Why Monday? She remembered that her father had told her that after Monday they could take Elijah and go to the house in Blowing Rock for a vacation. He had been expecting to deliver his verdict on the Bryce case that day. Had these people abducted them to influence her father’s ruling on that case? That made sense. But that should mean that they wouldn’t kill her if her father ruled for Bryce. Was it because she had seen their faces? That was their fault. They had not tried to remain anonymous, so they must have always planned to kill her. If they were just going to kill her, that was one thing, but because they might kill Eli too, she had to do something and do it fast.

She was smarter than they were and smarter was better than stronger.

She needed a plan to get out of the steel building.

Something else occurred to her. The dogs hadn’t attacked her even when Elijah had cried. She was sure they had wanted to, but something had slowed them, or had perhaps confused them. She smiled to herself as the realization washed over her. And for the first time she was sure that she and Eli might have a shot at escaping after all. A plan. All she needed was a plan, and a lot of luck. She smiled when something occurred to her, and when she did so, the pain hit her, and she remembered Buck’s cruel hands on her. But smiling was worth it. She now had a spark, the beginning of a plan, a way to save her son’s life.

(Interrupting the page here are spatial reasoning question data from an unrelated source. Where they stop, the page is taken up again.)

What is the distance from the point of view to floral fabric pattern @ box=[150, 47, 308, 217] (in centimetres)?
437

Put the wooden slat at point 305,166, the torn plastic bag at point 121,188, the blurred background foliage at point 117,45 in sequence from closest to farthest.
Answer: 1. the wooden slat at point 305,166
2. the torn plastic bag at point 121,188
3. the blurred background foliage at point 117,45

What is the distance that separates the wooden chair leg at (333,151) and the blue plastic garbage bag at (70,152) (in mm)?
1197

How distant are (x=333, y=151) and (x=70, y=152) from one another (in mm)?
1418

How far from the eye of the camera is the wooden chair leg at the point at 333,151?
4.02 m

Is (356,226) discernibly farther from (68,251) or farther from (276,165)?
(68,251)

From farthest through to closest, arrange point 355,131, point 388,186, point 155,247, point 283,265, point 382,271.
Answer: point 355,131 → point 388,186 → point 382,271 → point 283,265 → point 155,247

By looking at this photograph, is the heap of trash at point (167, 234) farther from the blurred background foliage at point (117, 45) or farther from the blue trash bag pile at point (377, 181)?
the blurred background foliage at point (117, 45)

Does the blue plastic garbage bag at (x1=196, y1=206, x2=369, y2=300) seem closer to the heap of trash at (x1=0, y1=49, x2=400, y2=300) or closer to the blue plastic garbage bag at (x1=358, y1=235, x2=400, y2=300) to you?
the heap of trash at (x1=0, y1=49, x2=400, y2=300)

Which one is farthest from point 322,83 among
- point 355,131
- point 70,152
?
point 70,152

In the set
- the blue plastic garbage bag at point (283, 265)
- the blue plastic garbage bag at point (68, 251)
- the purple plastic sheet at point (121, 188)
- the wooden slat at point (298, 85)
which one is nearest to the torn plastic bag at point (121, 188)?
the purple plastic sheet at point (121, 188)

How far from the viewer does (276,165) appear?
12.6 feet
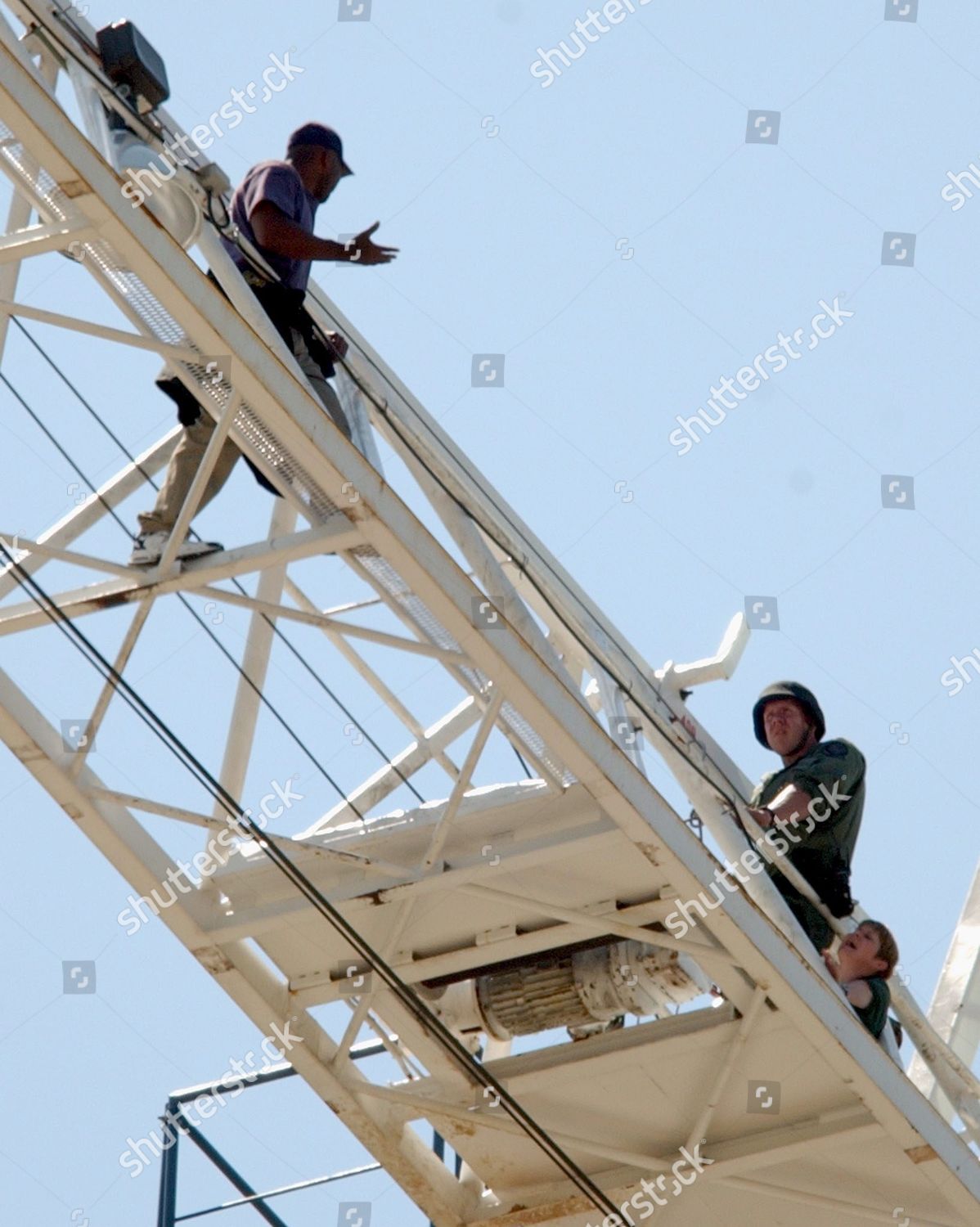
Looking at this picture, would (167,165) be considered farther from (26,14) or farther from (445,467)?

Lucy lay in a fetal position in the dark listening to Dixie sing “Itsy Bitsy Spider” to Elijah, who, incredibly, was laughing.

39

In the drumming rain, Winter held the Sig Sauer loosely at his side and peered into Click’s den. Standing back from the window, Winter was as good as invisible to the three inhabitants of the room. He couldn’t hear the conversation through the glass, but he could see Serge Sarnov and Max Randall and he could read Sarnov’s lips. Click’s chair was positioned so Winter couldn’t see the young man’s face, just his white socks.